Peter Decontie, 79, visited the Black Rollway camp and told stories around the campfire.

“Somebody’s hunting area might be empty because they’re [the moose] migrating. Like we’ve heard from our uncle (Peter Decontie), other families would offer those families food whose moose migrated off their land,” says Tolley about his great-uncle’s reminiscences.

Chabot noticed that some Anishinabe hunters changed their ways after moose moratorium camps were set up. “They obviously had to stop because there’s a lot more people watching,” he says.

Standing ground at the blockades was not easy. “Sport hunters were very angry because they spent a lot of money and we were stopping them. They thought we were stopping them just for us. They called us greedy—like we wanted all the moose just for us. Once we told them that we were stopping hunting too, they were surprised. They calmed down and backed off,” says Chabot.

Camp near the blockade site. IMAGE/ Millie Knapp

Heated moments occurred at the camps. “I remember one incident where the guy said he was going to run over the blockade. I said go ahead, but then he was about to do it. I didn’t want him to go through the blockade so I told him, ‘You’re going to have to run me over.’ That’s how much I wanted to save the moose.

“He was revving his engine and looking at me so I just turned my back. If he was going to run me over, he was going to run me over with my back turned. He ended up turning around. That was scary,” says Chabot.

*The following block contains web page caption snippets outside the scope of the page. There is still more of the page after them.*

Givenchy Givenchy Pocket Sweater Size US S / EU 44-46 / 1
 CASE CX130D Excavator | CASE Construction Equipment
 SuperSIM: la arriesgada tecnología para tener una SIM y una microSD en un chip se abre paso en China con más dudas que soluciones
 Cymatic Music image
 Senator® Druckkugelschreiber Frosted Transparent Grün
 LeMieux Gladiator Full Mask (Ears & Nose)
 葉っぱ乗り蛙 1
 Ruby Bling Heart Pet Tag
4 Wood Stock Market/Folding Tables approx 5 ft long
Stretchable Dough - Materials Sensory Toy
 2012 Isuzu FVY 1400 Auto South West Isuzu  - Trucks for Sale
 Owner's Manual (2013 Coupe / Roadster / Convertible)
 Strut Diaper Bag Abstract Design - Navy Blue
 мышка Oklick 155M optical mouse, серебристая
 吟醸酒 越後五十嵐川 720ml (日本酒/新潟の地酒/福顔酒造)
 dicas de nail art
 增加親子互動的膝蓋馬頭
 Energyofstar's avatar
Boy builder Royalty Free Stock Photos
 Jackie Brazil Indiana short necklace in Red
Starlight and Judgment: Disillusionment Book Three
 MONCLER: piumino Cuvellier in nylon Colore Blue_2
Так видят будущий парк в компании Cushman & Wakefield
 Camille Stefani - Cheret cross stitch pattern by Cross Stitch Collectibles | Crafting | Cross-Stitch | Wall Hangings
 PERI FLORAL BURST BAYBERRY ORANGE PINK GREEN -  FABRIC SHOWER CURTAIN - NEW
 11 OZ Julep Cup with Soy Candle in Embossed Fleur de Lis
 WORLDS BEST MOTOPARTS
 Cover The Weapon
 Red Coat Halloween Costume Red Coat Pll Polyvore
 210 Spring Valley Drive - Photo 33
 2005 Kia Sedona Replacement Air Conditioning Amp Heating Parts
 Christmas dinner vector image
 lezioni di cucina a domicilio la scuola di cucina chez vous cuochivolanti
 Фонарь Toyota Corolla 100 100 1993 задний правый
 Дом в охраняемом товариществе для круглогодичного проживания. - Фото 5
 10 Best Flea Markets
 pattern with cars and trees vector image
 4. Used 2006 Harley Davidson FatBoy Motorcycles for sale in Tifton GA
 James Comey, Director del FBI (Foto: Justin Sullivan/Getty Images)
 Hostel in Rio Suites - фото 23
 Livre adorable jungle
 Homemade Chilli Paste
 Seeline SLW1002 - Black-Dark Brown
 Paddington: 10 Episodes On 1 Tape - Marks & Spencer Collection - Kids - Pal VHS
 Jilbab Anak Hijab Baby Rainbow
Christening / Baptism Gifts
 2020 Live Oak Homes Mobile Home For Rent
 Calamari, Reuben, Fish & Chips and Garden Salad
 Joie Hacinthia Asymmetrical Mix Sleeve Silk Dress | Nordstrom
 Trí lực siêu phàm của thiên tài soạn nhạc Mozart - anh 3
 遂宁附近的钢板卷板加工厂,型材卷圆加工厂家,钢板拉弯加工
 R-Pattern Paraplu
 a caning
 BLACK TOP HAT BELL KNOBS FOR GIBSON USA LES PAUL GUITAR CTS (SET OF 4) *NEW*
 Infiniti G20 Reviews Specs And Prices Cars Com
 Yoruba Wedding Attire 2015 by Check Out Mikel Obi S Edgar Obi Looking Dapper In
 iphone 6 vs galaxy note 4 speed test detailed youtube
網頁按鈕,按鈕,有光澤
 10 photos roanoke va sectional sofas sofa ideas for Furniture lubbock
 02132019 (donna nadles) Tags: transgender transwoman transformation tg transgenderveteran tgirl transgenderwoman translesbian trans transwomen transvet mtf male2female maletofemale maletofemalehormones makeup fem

“I was ready to die. We were unarmed up there,” he says about being 30 kilometres in the bush and facing armed hunters. “I managed to talk to some people (hunters) and some people had to get escorted out with the cops.”

The Moose’s natural habitat. IMAGE/ Millie Knapp

Chabot hopes the blockades affected the hunters and the government. “Maybe next year, they’ll realize not to buy tags and the government might not sell them,” he says. “That would be a dream come true for the moose and us.”

The dream continues for the Quebec government to order a moose moratorium.

“The more people we got standing up for the moose, the more chance we’ll have that the government will hear us or we take some drastic measures and do something different,” says Chabot about plans for 2021.

For Chabot, the Black Rollway camp helped preserve more than the moose. “I used to be an urbanized Indian but after doing all this—the road block and saving the moose—it brought me back to my culture and just like that—I feel the love from Mother Earth and I want to give the love back,” he says.

The Moose’s natural habitat. IMAGE/ Millie Knapp

BIO/    Millie Knapp, Anishinabe, writes about arts and culture or mino pimadizawin, the good life. Disclaimer: Millie Knapp is related to Peter Decontie, Beau Tolley,and Wayne Chabot.